Which lines of the data below include the string "frames"? Return each of them.

◆ **DATA FOR THE TASK**
┌──

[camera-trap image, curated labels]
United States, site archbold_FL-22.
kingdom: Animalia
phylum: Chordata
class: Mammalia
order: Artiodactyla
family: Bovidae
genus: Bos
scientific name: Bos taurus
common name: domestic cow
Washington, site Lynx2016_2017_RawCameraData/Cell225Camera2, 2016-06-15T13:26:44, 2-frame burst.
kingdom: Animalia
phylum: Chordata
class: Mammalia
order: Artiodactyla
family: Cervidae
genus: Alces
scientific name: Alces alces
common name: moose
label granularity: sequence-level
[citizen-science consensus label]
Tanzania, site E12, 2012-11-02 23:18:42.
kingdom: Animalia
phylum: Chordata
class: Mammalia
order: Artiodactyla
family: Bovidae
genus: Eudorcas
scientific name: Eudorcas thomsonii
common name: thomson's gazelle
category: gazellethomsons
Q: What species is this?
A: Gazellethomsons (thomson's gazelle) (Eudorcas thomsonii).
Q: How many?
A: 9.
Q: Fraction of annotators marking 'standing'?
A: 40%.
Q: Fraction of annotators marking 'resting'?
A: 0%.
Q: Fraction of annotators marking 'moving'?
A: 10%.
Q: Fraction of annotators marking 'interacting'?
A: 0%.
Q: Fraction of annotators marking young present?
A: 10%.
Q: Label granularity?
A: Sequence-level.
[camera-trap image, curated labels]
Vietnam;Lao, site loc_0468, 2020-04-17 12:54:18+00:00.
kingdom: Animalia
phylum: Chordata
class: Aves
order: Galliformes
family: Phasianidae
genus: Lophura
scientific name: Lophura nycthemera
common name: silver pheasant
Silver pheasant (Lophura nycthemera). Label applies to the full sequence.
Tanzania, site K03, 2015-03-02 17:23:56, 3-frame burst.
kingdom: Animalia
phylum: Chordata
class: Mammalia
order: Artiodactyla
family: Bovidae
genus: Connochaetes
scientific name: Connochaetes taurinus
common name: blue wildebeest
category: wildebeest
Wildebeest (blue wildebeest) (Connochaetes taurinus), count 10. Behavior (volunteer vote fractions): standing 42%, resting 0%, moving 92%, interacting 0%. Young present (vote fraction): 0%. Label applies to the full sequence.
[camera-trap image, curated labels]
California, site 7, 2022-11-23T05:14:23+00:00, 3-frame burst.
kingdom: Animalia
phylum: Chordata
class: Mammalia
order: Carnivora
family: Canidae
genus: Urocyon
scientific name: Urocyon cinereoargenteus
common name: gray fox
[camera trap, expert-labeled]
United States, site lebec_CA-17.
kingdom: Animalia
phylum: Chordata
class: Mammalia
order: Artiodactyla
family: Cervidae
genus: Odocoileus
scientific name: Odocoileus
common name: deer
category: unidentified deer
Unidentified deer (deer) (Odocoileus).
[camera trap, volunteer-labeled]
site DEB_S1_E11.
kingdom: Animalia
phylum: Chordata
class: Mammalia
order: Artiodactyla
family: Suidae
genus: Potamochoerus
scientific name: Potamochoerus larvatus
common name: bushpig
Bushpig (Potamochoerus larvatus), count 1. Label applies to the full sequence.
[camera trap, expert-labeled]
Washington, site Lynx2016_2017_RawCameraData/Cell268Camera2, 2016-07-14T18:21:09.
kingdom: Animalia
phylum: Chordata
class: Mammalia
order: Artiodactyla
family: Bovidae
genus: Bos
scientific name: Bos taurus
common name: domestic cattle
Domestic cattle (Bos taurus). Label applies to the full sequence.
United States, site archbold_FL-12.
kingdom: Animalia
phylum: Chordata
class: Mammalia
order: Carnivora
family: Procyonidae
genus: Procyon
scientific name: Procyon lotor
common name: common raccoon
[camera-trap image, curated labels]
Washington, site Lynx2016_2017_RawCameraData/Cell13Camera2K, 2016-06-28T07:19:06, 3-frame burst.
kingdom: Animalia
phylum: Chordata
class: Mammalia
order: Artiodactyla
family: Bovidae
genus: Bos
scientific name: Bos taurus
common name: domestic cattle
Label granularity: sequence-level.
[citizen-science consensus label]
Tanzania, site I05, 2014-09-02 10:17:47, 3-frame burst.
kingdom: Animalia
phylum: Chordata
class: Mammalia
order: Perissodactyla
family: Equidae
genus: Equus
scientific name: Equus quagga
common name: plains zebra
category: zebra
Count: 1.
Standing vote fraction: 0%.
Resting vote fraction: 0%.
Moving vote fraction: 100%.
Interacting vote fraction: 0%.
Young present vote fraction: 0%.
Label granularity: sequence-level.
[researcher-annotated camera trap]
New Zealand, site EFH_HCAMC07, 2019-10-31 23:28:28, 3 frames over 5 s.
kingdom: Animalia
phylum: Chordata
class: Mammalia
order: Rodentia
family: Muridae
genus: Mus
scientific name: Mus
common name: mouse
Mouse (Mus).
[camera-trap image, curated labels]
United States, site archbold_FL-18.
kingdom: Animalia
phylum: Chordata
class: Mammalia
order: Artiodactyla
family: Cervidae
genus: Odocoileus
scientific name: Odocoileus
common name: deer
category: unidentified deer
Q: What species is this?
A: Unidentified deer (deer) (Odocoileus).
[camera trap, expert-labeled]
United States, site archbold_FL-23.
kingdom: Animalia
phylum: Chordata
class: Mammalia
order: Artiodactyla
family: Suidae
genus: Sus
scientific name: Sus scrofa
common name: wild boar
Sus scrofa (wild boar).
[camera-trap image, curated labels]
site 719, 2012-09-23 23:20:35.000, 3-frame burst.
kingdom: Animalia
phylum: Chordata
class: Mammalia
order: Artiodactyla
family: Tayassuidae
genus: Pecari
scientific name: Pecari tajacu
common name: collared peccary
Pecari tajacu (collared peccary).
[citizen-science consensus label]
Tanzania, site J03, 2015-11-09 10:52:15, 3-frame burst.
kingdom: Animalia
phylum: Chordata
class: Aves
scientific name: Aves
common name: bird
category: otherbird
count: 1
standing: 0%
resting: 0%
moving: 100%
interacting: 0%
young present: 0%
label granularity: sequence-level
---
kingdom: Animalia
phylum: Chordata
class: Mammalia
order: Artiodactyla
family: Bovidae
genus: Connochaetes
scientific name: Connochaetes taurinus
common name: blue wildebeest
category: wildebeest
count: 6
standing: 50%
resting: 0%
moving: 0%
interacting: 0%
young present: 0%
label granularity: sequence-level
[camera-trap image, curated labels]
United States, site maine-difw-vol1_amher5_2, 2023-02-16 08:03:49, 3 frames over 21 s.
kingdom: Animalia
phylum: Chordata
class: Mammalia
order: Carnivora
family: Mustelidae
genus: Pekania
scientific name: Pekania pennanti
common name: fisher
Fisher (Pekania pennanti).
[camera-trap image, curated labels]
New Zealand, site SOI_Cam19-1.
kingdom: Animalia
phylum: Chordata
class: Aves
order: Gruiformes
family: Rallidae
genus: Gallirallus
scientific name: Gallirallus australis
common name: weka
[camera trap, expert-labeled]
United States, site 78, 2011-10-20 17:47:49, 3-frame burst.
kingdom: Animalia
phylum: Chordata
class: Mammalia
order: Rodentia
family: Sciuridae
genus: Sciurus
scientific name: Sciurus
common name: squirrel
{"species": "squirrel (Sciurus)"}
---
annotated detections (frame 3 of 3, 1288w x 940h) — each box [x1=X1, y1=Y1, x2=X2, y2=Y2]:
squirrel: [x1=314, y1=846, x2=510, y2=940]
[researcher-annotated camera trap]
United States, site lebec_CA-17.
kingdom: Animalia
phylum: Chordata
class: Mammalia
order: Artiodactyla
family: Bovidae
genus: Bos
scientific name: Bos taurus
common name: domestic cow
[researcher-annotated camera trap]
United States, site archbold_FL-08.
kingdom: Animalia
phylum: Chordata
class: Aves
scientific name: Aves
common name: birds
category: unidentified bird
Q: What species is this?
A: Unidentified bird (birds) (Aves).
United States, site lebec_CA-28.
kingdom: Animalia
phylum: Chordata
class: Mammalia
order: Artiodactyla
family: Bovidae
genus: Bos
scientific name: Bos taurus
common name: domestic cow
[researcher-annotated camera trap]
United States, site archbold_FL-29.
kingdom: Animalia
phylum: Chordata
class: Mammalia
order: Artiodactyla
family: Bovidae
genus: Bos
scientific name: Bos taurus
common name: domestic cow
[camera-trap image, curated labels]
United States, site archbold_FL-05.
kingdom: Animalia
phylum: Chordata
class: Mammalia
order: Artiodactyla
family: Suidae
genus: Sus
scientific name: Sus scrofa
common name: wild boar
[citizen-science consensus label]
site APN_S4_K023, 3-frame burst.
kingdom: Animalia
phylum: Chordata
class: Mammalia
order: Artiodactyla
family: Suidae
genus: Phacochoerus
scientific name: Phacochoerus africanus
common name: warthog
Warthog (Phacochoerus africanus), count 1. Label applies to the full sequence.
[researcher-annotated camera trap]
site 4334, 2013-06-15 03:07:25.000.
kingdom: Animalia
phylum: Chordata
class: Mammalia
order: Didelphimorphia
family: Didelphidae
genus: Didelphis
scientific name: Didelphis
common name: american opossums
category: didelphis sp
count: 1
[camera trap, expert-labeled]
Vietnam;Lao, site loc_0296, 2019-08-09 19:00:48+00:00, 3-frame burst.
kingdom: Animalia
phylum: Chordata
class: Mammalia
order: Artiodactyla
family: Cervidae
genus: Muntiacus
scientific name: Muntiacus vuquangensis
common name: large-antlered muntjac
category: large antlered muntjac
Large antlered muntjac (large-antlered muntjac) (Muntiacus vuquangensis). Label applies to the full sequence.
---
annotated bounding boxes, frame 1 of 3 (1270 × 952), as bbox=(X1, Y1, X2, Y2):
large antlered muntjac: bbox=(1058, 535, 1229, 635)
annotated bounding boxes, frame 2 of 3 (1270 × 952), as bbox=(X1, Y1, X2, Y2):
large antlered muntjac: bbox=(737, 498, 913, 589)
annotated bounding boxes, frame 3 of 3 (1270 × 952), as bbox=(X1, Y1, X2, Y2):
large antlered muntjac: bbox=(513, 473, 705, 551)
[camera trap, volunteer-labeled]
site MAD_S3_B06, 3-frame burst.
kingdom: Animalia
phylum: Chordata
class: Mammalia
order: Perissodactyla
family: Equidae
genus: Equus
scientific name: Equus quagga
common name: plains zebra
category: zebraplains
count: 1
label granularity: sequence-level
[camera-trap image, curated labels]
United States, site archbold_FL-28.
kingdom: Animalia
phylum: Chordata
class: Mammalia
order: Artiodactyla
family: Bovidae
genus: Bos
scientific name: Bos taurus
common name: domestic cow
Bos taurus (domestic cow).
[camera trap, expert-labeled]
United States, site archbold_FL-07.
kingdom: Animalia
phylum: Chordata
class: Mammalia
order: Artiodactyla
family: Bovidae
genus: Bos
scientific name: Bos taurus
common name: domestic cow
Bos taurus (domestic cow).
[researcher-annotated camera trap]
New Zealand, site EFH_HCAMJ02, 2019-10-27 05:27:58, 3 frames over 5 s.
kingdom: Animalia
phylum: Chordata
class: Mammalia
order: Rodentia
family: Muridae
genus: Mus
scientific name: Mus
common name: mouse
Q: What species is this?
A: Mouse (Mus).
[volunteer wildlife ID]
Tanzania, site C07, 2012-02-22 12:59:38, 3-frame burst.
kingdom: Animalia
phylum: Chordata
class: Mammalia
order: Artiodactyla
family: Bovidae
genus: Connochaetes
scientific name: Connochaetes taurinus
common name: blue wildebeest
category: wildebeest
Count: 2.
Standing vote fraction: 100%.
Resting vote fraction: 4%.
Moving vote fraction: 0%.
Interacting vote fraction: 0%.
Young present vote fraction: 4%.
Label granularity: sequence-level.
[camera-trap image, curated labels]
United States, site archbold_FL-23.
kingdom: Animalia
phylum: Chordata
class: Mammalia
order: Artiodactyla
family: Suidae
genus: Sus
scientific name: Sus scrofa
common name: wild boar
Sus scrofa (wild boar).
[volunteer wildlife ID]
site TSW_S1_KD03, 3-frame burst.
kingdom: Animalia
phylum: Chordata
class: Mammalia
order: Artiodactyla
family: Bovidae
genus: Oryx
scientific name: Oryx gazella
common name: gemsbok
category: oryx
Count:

└──

◆ **THE ANSWER**
New Zealand, site EFH_HCAMC07, 2019-10-31 23:28:28, 3 frames over 5 s.
United States, site maine-difw-vol1_amher5_2, 2023-02-16 08:03:49, 3 frames over 21 s.
New Zealand, site EFH_HCAMJ02, 2019-10-27 05:27:58, 3 frames over 5 s.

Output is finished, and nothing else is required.